Cleveland, Ga. (BP)—Emir Caner, founding dean of The College at Southwestern in Fort Worth, Texas, was elected as the eighth president of Truett-McConnell College in Cleveland, Ga., Aug. 8.
Caner, 37, who was raised in a Sunni Muslim family in Ohio and converted to Christianity as a teenager in 1982, will become the youngest president ever to lead Truett-McConnell, a four-year college affiliated with the Georgia Baptist Convention. He will begin his new duties Aug. 18.
Caner has led The College at Southwestern—the undergraduate program at Southwestern Baptist Theological Seminary—since 2005.
He has held faculty positions at Southwestern and at Southeastern Baptist Theological Seminary in Wake Forest, N.C. He holds a Ph.D. degree from the University of Texas at Arlington, a master of divinity from Southeastern and a bachelor of arts in biblical studies from Criswell College in Dallas.
Terrell Williams, chairman of Truett-McConnell’s trustees, said in a news release, “It’s a great day in the life of Truett-McConnell College and Georgia Baptists. The TMC Board of Trustees is extremely excited about the future of our school under the leadership of Dr. Emir Caner.”
Bucky Kennedy, president of the Georgia Baptist Convention, said Caner will “bring to Truett-McConnell a level of Christian education that will raise the bar academically but also manifest itself in the life of the students.” J. Robert White, executive director of the Georgia convention, described Caner as “a scholar, a professor, a writer, a preacher and an experienced administrator—a powerful combination of gifts.

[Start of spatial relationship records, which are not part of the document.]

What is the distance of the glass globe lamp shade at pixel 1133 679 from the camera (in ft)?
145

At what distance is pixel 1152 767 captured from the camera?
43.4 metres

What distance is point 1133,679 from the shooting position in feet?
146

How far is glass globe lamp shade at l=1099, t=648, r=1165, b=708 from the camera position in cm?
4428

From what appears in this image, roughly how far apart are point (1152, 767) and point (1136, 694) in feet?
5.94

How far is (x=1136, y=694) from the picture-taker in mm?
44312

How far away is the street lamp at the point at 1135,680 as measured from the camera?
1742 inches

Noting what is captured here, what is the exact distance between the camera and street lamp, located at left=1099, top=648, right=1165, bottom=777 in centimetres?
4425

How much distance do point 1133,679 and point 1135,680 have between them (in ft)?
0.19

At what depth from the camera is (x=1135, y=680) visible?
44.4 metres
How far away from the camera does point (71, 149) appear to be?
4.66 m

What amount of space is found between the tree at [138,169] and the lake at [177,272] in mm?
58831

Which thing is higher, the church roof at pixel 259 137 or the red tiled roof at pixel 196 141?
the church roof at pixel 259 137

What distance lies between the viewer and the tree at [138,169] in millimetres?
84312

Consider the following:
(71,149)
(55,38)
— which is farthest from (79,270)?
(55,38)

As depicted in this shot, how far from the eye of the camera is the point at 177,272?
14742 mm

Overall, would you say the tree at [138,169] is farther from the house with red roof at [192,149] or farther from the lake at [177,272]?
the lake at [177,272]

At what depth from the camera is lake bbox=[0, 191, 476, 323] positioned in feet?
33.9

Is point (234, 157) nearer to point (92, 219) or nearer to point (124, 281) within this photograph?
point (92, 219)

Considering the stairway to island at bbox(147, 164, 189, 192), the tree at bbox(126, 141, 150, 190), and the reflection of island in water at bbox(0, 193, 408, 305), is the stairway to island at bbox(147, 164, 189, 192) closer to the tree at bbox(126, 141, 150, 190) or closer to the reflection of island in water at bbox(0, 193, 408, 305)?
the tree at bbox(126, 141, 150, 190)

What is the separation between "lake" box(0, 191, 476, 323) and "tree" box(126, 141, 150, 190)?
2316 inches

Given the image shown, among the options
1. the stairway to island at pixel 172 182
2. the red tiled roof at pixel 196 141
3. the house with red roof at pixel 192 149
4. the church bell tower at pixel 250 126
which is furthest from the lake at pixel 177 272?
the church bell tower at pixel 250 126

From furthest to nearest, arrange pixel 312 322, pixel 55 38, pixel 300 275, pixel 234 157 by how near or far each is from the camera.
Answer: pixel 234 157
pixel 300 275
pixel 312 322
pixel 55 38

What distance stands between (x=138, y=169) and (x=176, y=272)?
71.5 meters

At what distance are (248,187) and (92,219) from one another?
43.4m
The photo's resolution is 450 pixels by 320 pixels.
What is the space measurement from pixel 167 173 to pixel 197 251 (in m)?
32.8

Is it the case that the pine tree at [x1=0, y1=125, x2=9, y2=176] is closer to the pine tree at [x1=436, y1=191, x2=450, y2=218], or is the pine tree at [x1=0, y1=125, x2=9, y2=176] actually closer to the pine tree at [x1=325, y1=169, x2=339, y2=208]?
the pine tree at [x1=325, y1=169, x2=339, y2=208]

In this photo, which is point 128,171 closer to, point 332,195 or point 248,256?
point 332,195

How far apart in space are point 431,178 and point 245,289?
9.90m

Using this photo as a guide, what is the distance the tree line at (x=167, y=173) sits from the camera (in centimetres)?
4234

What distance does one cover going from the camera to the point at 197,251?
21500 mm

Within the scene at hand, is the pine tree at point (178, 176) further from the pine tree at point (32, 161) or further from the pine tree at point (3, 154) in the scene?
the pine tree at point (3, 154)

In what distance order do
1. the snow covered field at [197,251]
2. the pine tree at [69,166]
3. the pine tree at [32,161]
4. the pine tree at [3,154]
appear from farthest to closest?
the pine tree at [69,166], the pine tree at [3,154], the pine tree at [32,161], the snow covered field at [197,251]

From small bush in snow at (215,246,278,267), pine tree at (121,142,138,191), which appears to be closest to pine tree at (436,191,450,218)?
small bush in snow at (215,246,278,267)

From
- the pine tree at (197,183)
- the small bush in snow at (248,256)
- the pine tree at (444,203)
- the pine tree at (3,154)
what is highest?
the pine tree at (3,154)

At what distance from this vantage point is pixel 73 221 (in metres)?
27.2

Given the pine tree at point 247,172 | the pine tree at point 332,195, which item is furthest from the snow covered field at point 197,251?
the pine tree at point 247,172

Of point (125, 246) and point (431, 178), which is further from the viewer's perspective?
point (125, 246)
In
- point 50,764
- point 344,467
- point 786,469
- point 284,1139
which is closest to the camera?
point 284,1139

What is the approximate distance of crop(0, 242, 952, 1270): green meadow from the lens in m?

At the same time, he has a vibrant personality and is easy to know.”
Caner said his vision is to build the college of nearly 500 students into “a nationally recognized college that is based on the Word of God.”
While affirming the institution’s liberal arts foundation, he said Truett-McConnell’s goal must be to “thoroughly equip students to engage the culture with a distinctively Christian and Baptist worldview.”
He added that in time, and in line with accreditation approval, the college will be offering more Bible classes and other curriculum “that equips students to engage the culture with a dynamic witness that changes the world by changing lives.”